Press Kits: Intel Invests in Ohio | Intel Plans Investments in Europe

This is not a challenge to be solved overnight – or even in a few years. Best-in-class semiconductor facilities – or fabs – take three to five years to build. And that’s after you have the land, the construction team and the vision for where that capacity is most needed. We believe Europe and the U.S. are regions that can support and would benefit from stronger semiconductor ecosystems.

Since we announced plans to build new semiconductor fab sites in Germany and Ohio, much has changed: geopolitical challenges have become greater, semiconductor demand has declined, and inflation and recessionary pressures are disrupting the global economy. We must acknowledge the abrupt change in the environment while investing to help rebalance the global silicon supply and prepare for the future. Our hope then – and now – is that we can grow our U.S. and EU manufacturing capability and help create a more vibrant and healthier chip ecosystem.

This means investing now for a future we know is coming. A future in which nearly everything becomes digitalized. A recent report projects semiconductor demand to increase 5% every year until 2030, at which time the semiconductor industry is expected to have a total addressable market of $1 trillion.

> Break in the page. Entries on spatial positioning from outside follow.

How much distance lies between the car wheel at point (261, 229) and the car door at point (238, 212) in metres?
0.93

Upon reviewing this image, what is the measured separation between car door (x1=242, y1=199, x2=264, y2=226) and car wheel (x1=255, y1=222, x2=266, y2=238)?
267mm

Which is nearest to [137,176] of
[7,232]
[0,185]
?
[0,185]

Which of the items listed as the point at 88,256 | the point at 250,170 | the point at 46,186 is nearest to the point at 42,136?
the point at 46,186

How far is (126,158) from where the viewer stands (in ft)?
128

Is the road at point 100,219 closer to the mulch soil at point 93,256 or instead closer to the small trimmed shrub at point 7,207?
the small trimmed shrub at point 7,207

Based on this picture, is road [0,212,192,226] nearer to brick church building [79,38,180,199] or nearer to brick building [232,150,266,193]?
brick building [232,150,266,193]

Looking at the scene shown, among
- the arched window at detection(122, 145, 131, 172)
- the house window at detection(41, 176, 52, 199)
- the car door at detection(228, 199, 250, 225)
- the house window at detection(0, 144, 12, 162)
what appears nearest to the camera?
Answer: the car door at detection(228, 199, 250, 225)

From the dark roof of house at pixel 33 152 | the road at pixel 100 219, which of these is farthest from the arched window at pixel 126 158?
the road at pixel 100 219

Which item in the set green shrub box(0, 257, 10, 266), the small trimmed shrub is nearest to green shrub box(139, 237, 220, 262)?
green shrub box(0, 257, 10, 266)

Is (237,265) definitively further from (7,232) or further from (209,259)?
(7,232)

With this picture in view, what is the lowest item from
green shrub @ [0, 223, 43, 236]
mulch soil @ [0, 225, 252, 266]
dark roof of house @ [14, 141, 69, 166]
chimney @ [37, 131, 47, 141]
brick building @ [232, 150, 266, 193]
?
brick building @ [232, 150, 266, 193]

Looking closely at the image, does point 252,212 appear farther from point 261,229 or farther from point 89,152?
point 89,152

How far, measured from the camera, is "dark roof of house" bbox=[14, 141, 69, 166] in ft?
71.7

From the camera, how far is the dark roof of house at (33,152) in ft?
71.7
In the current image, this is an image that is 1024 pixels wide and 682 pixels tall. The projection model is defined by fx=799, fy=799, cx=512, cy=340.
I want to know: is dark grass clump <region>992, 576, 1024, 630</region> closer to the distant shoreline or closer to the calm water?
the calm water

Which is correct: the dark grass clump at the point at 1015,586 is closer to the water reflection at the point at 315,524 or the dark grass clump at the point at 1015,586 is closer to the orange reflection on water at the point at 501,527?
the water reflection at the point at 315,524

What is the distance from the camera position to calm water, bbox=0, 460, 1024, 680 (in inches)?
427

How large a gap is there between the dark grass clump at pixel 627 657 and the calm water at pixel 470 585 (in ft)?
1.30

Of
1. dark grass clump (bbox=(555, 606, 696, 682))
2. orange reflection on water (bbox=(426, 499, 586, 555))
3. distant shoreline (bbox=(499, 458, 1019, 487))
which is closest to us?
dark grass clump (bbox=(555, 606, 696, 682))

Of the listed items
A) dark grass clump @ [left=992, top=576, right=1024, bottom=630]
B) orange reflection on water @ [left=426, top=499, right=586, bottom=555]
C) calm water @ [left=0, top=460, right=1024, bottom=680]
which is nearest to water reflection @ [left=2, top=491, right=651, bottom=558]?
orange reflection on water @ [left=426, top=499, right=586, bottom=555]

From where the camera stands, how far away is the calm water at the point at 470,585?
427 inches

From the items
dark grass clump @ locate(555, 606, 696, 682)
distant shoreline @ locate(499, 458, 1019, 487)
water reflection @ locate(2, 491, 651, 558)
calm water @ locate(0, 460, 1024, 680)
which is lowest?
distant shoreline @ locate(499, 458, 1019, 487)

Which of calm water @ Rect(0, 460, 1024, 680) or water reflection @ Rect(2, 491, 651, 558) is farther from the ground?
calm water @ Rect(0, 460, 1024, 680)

That’s double what the market demand is today.

We are carefully monitoring market conditions and working closely with government partners on the best way to advance our plans in Magdeburg and Ohio. Accordingly, we will time big expenditures to meet market needs. This is a careful balance that requires public-private cooperation across much of the semiconductor industry on a scale not seen in decades.

We cannot wait for market demand to return before investing in the capacity we’re going to need tomorrow. Following Intel’s smart capital strategy, we will continue to invest in space and initiate equipment investment based on demand, technology and product readiness milestones. By planning our future footprint today, we will be that much farther ahead when the economy roars back.

Keyvan Esfarjani is executive vice president and chief global operations officer at Intel Corporation.